Fat Tailed Factors

TL;DR

This paper introduces ICA-based factor analysis for portfolio construction, offering methods that reduce concentration and diversify kurtosis faster than traditional PCA-based approaches, with implications for risk management.

Contribution

It proposes ICA-based factor analysis and two semi-optimal portfolio methods that improve diversification and reduce concentration compared to PCA-based techniques.

Findings

Fat-tailed portfolios scale like performance^{1/3}

Hybrid portfolios diversify kurtosis faster than Kelly portfolios

Portfolio concentration is significantly reduced in the proposed methods

Abstract

Standard, PCA-based factor analysis suffers from a number of well known problems due to the random nature of pairwise correlations of asset returns. We analyse an alternative based on ICA, where factors are identified based on their non-Gaussianity, instead of their variance. Generalizations of portfolio construction to the ICA framework leads to two semi-optimal portfolio construction methods: a fat-tailed portfolio, which maximises return per unit of non-Gaussianity, and the hybrid portfolio, which asymptotically reduces variance and non-Gaussianity in parallel.
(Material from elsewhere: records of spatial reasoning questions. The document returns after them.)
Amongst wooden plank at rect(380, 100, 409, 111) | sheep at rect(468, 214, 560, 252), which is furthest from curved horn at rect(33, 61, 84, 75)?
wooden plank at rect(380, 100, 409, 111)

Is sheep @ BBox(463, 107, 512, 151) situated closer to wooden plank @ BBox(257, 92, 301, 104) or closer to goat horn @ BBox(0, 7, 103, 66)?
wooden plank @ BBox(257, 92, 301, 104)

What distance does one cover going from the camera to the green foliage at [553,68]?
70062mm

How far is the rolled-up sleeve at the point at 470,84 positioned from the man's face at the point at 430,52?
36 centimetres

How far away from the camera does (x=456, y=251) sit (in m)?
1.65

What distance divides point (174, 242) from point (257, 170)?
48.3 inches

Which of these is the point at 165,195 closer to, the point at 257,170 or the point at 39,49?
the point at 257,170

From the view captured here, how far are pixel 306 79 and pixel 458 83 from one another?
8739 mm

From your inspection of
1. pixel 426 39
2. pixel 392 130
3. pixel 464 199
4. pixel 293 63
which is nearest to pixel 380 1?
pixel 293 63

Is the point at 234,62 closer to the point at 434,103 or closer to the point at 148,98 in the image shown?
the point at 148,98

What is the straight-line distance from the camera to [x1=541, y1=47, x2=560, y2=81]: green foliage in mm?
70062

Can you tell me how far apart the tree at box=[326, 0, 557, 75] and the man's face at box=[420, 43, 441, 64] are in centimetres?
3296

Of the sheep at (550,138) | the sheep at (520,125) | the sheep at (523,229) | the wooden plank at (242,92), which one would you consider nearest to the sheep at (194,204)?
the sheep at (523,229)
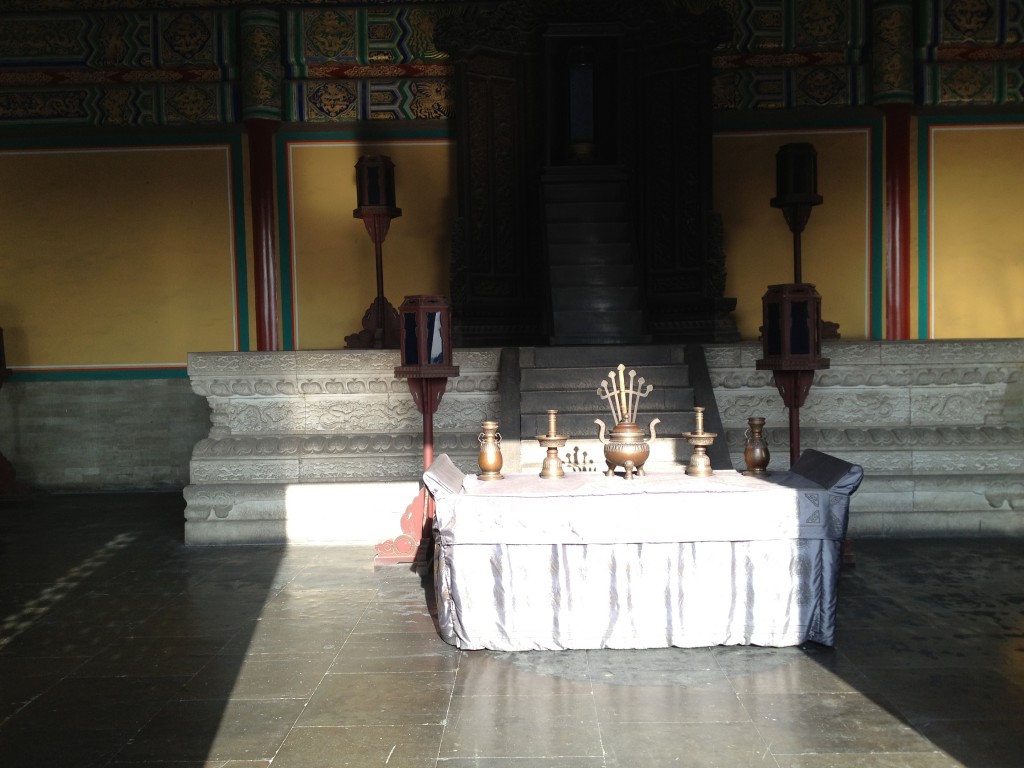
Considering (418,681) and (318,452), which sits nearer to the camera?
(418,681)

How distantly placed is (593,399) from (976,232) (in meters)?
4.46

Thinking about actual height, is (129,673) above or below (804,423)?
below

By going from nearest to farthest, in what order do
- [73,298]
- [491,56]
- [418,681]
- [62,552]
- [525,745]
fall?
[525,745]
[418,681]
[62,552]
[491,56]
[73,298]

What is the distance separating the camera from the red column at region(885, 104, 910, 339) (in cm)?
768

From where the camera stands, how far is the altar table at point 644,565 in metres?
3.37

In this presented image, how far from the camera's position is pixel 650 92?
7266 mm

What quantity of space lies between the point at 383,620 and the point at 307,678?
0.69 m

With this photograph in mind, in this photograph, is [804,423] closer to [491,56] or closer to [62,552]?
[491,56]

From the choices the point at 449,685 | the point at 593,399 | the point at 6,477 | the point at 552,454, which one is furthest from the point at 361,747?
the point at 6,477

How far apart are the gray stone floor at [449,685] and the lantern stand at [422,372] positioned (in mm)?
287

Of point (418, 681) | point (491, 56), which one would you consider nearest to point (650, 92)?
point (491, 56)

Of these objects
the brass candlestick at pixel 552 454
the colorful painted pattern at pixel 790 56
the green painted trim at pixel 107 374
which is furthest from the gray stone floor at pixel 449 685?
the colorful painted pattern at pixel 790 56

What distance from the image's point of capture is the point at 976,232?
795cm

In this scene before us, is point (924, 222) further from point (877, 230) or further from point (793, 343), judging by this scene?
point (793, 343)
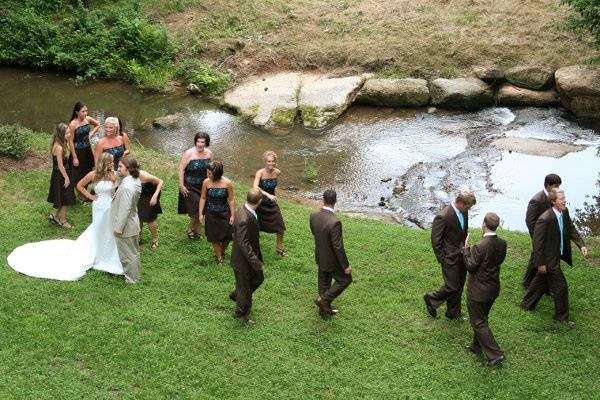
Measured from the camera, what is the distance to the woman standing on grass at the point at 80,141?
42.0 feet

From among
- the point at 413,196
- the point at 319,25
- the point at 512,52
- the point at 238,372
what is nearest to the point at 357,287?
the point at 238,372

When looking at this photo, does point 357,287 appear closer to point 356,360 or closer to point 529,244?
point 356,360

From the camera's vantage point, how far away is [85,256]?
36.9 ft

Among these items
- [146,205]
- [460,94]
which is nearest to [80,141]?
[146,205]

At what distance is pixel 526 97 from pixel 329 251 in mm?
13728

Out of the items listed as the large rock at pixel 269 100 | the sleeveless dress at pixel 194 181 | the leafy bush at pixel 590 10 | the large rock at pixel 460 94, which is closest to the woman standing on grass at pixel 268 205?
the sleeveless dress at pixel 194 181

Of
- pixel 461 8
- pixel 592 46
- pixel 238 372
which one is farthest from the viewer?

For fat-tailed portfolios, the portfolio weights scale like performance to the power of $1/3$, as opposed to linear scaling of Kelly portfolios; such portfolio construction significantly reduces portfolio concentration, and the winner-takes-all problem inherent in Kelly portfolios. For hybrid portfolios, the variance is diversified at the same rate as Kelly PCA-based portfolios, but excess kurtosis is diversified much faster than in Kelly, at the rate of $n^{-2}$ compared to Kelly portfolios' $n^{-1}$ for increasing number of components $n$.